### Selected extract
The family of the private residence where a Galion sophomore was assaulted, before being life-flighted to a Columbus hospital last week, are challenging her victim status.

The 16-year-old girl was videotaped fighting two to three girls outside of the home in the 220 block of E. Payne Ave. The assault was cheered on by about a dozen bystanders. The victim reportedly has a torn liver, a torn spleen and cracked ribs.

But Paula Brandt, who lives at the residence where the fight occurred, said she and her mother were asleep at the time when the incident happened Wednesday night becasue she works the late shift at the hospital. Her grandson, a Galion student, witnessed the fight unfold.

Brandt said multiple people – including her grandson – informed her that the sophomore is a bully at school and on social media.

Her grandson issued a 500-word statement on Facebook to “make something clear” about the fight.

“[The sophomore] has bullied and harassed [another girl] and multiple other ‘victims’ since she has came to Galion Schools,” he said. “[The sophomore] has been pressuring [the other girl] into fighting her.”

“[The sophomore] states that my friends have bullied her even though she has done many disrespectful things such as: making fun of [one girl] for not having a father figure, [another girl] for her father passing away, another girl for being adopted, and also telling one of her old friends that she wished she would go kill herself.”

“I’m not saying the situation is OK,” he continued. “But for [the sophomore] to come off as a victim in this situation is not the truth.”

The grandson said the sophomore and a friend drove to his house on Wednesday, waiting “45 minutes” to fight a girl, who was expected to visit the Brandt residence because her boyfriend hangs out with the grandson after school.

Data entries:
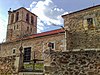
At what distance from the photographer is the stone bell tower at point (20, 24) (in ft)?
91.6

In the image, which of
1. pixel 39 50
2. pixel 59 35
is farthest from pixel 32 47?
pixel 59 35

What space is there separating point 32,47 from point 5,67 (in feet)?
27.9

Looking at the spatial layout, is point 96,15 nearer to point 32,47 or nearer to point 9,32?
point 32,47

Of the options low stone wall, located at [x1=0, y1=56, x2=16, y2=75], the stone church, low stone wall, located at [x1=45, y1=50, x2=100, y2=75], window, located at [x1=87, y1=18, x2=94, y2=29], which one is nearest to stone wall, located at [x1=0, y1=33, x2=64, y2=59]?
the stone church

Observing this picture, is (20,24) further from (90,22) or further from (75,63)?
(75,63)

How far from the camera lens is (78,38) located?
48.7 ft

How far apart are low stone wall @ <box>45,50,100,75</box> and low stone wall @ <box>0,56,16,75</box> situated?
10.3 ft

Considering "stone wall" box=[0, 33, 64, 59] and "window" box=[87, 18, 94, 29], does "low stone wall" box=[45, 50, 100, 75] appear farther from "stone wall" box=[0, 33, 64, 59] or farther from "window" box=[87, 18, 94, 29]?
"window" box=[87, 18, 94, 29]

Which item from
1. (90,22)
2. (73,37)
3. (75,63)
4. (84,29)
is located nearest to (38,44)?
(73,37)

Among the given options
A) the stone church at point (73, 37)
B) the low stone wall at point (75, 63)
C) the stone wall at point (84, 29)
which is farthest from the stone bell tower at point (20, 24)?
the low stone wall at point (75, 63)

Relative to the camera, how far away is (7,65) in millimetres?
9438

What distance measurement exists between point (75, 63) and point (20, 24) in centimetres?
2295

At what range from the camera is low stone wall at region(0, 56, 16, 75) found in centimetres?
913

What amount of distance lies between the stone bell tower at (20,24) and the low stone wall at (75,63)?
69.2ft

### Your goal
Continue the news report about the fight outside the Galion home, starting right after its final sentence.

### Response to the task
“When [the girl] arrived [the sophomore] began saying things to [her] such as ‘You going to just stand there?’,” he said. “The two girls both began fighting and punching each other, but it was completely consensual between both of them.”

During the fight, two “noticeably bigger” other girls jumped in, Brandt’s grandson said.

“To be honest, everyone was completely unaware that that was those two girls’ intentions,” he said. “After the two girls jumped in and everyone had chance to process what was happening, multiple others did try to pull them off of [the sophomore]. All girls stopped fighting.”

The fight would have ended there, but Brandt’s grandson said the sophomore “started charging back” at the girl she intended to fight, which prolonged the event further.

“When [the sophomore] said she was done, [the girl] stopped, and that was the end of it,” he said. “I’m not saying I agree with this situation but this is what really happened. I regret allowing this to go own at my house, but it began out of my control. I just have to say; [the sophomore] maybe (sic) physically hurt but I can say that others are emotionally hurt, and that’s not something that just heals.”

Bill Baker, spokesman for the family, said he didn’t want to get into a “he said, she said” situation.

“We want to wait until the investigation is completed,” he said. “There’s a community responsibility here. Parents aren’t paying attention to what’s going on with their kids. Kids have the wrong impression that violence is OK and if you get Facebook likes, you’re more popular than somebody else. I don’t know the mentality behind it, but it’s dangerous.”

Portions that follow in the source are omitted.